I keep extolling the virtues of Corel Paintshop Pro X4. Corel products have come a long way over the past 10 years and now I would rate X4 as one of the best photo editing options around.
Heres what I like:
- In capabilities it sit somewhere between PS Elements and full blown PS.
- It has capabilites like selections, layers, blending modes, histogram, masks and other Photoshop tools that software like Lightroom often lacks. You do not have to use more complex tools like layers but they give you options for editing that are not found in Lightroom.
- It is relatively cheap - usually found around the $100 price point - cheaper even than Elements.
- It is compatible with most (but not all) PS plug ins including earlier versions of the Nik ones - some of the most recently released versions like color efex 4 are said to have problems but this is being looked into by Corel.
- It has power tools designed for photographers that until recently Elements has not had and in some cases still does not. Curves, black and white conversion including color filters, local contrast filters, powerful de noising filters and sharpening filters. It also has makeover tools (like tools to slimify persons and to smooth skin tones.)
- Two of my favourite and most used tools are tools to straighten images (works by the user aligining a line which appears on screen with either a vertical or horizontal in the image) and perspective correction. The latter is used to correct the buildings leaning over backwards effect caused by tilting a camera or photographing a building at an angle. In this case it works by the user taking a rectangle which appears on screen and individually aliging each of the 4 sides of the rectangle with the relevant lines in the image. The software then moves those into correct alignment and crops the image as necessary
- Some other photo tools I often use are tools to correct lens distortions - barrel, fisheye and pincushion. All work weel and are a life saver when using some lenses that distort verticals near the edge of images. Plus it has purple fringe and chromatic abberation tools.

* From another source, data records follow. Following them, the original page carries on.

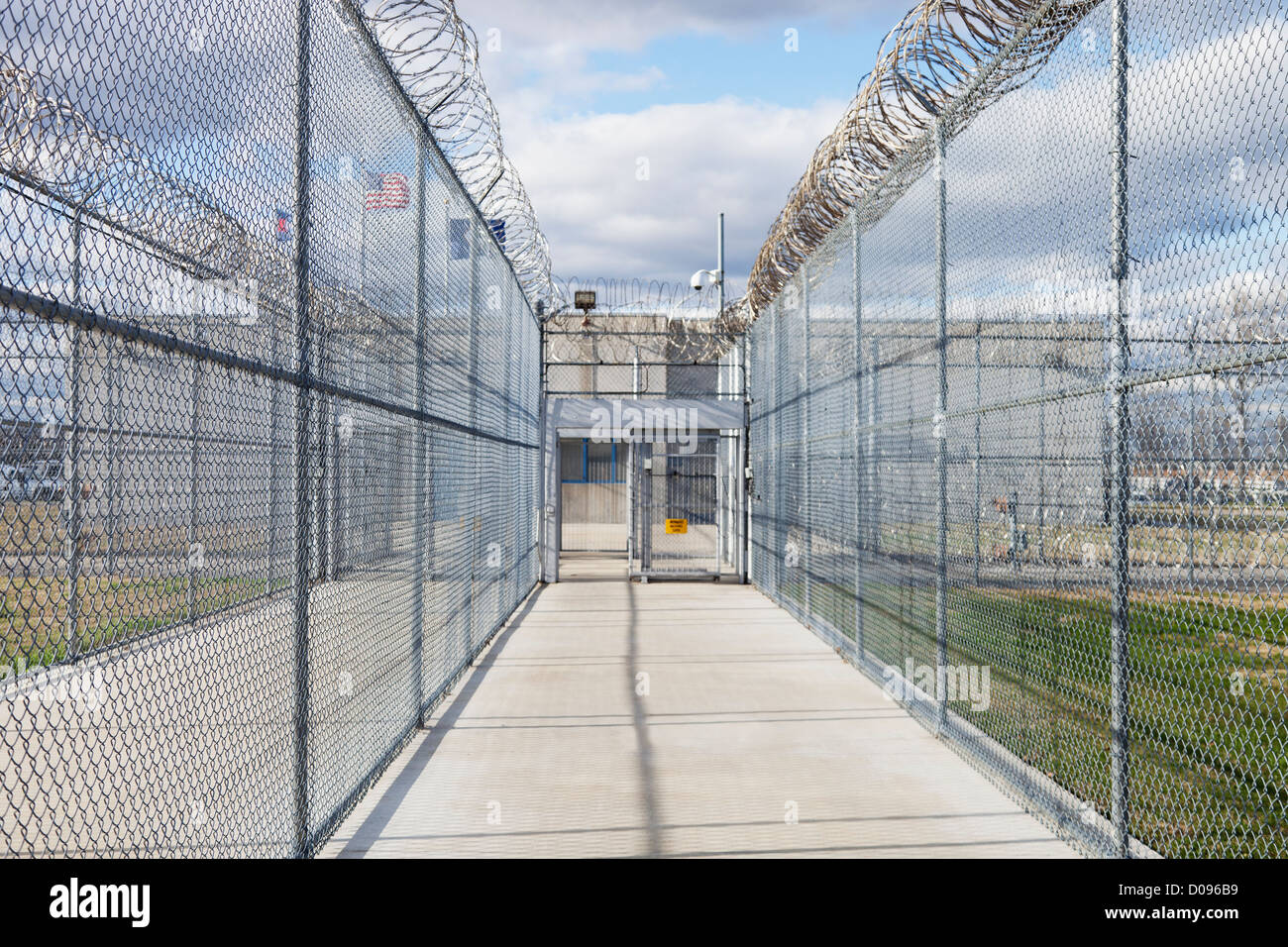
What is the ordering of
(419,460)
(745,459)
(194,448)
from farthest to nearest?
1. (745,459)
2. (419,460)
3. (194,448)

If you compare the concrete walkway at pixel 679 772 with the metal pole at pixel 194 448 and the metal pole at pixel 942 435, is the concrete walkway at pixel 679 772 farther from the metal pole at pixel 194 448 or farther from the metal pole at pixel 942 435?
the metal pole at pixel 194 448

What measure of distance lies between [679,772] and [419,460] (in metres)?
2.27

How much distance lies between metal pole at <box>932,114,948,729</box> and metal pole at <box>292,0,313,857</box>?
3567 mm

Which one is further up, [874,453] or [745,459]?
[745,459]

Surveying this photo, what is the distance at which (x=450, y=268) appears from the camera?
7.30 meters

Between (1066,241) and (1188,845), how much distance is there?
2.64 meters

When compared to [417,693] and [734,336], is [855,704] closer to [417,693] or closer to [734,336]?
[417,693]

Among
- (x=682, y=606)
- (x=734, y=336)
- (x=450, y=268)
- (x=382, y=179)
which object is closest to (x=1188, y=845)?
(x=382, y=179)

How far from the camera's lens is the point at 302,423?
12.4 ft

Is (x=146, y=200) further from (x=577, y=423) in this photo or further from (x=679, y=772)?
(x=577, y=423)

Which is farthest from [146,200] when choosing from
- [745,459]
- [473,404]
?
[745,459]

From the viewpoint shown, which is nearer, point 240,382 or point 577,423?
point 240,382

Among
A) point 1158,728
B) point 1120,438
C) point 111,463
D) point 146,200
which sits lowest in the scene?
point 1158,728

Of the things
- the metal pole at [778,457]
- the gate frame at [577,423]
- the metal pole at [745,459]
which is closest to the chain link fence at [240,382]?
the metal pole at [778,457]
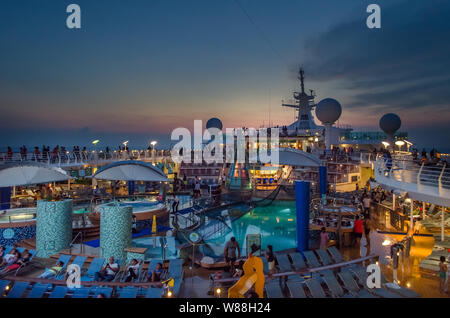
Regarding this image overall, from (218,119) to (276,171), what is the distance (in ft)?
53.6

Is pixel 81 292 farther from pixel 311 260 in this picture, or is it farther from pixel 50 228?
pixel 311 260

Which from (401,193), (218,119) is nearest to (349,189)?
(401,193)

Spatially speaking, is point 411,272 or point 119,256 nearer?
point 411,272

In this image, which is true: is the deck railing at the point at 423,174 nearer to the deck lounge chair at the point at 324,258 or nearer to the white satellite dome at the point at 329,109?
the deck lounge chair at the point at 324,258

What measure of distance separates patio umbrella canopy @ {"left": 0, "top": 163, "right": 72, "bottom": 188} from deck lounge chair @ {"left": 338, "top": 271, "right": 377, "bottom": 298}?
10.5 m

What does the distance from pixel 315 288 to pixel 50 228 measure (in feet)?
24.4

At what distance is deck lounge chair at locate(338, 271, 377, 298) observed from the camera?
19.8ft

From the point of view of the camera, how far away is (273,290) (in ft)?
20.0

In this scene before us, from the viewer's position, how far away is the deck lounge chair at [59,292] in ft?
18.7

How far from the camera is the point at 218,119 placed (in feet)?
139


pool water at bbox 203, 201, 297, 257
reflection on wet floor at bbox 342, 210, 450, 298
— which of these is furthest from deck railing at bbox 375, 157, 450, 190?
pool water at bbox 203, 201, 297, 257

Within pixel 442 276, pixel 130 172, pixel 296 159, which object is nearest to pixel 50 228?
pixel 130 172

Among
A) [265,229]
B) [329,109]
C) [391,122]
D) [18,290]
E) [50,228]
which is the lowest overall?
[265,229]
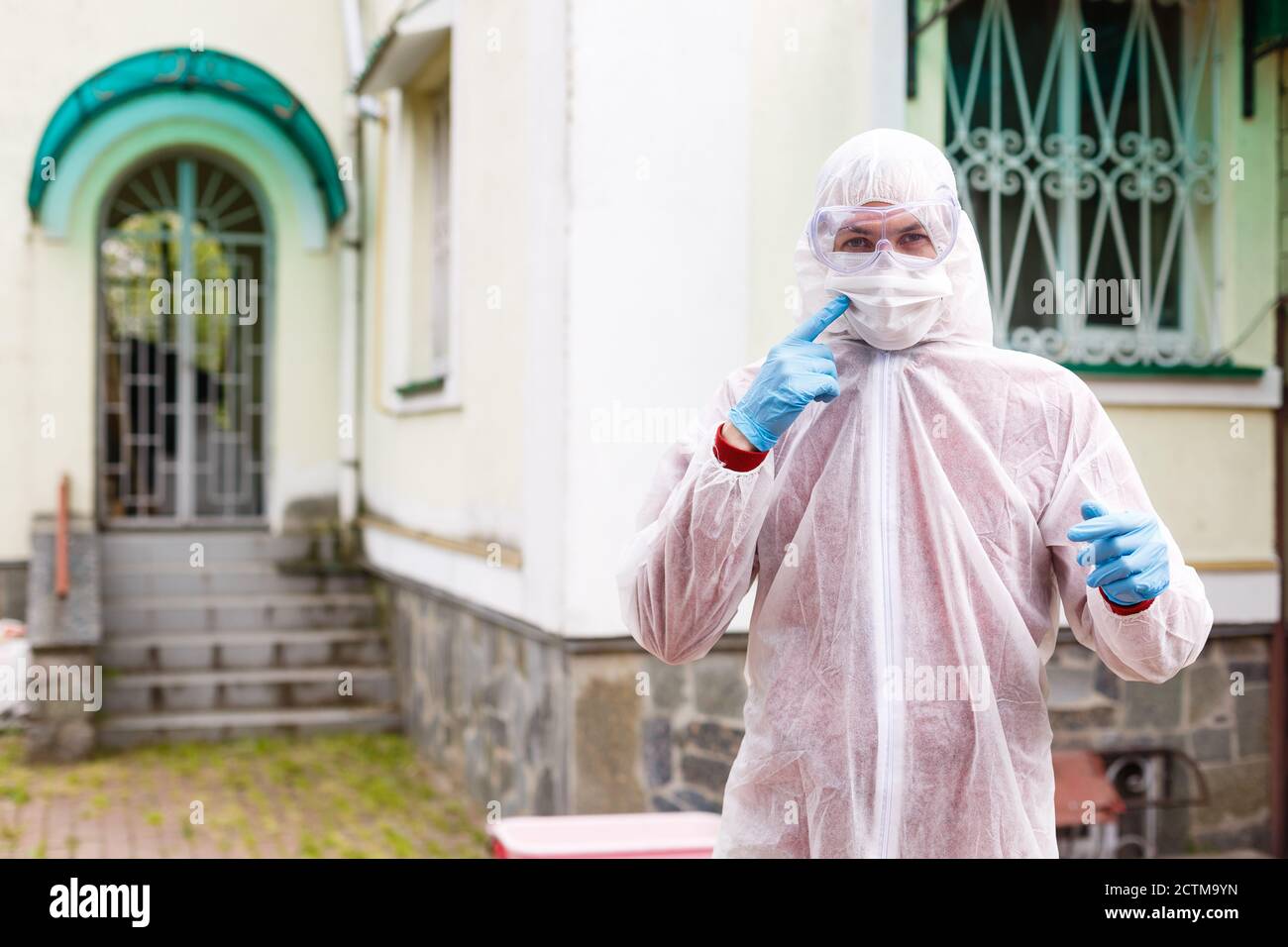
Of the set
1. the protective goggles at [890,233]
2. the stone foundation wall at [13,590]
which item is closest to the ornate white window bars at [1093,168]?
the protective goggles at [890,233]

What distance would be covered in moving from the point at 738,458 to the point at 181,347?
7.21m

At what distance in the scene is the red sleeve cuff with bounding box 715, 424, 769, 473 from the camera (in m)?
1.84

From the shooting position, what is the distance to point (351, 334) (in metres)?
8.39

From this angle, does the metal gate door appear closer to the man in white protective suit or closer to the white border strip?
the white border strip

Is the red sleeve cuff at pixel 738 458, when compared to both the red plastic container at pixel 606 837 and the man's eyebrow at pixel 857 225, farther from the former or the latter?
the red plastic container at pixel 606 837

- It has in built frame tools that allow frames and borders to be added easily. You can add your own frames to it if you know how and apply them to images at a click.
- It opens images stored in PS proprietary formats.
- The latest verison has full RAW support, editing and conversion.
- I like the way it saves files. In addition to save and save options, you can save a copy to another location (e.g. to a favorites folder) at a click of a button. Most of all it does not do something that PS does that I loath - try to force you to save every image as a psd (or Corels equivalent file) and then if you chose not to and save it as a jpg ask you AGAIN to save it as a psd file when you close the file. I hated this in PS, it was an absolute annoyance and bugged the living hell out of me.
The things I like less are ...................................
- Some of its terminology is a bit different to PS so when you study tutorials on the internet you have to make allowances for this.
- Corel seems not to produce patches for new RAW formats as often as they should but its support for cameras that were around at the date the software was first issued seems pretty comprehensive.
- It's a system hog and is slow to load.
- As noted above a few plugins do not work although I have found that most do and can just be transported across from PS if thats where you currently use them.where you currently use them.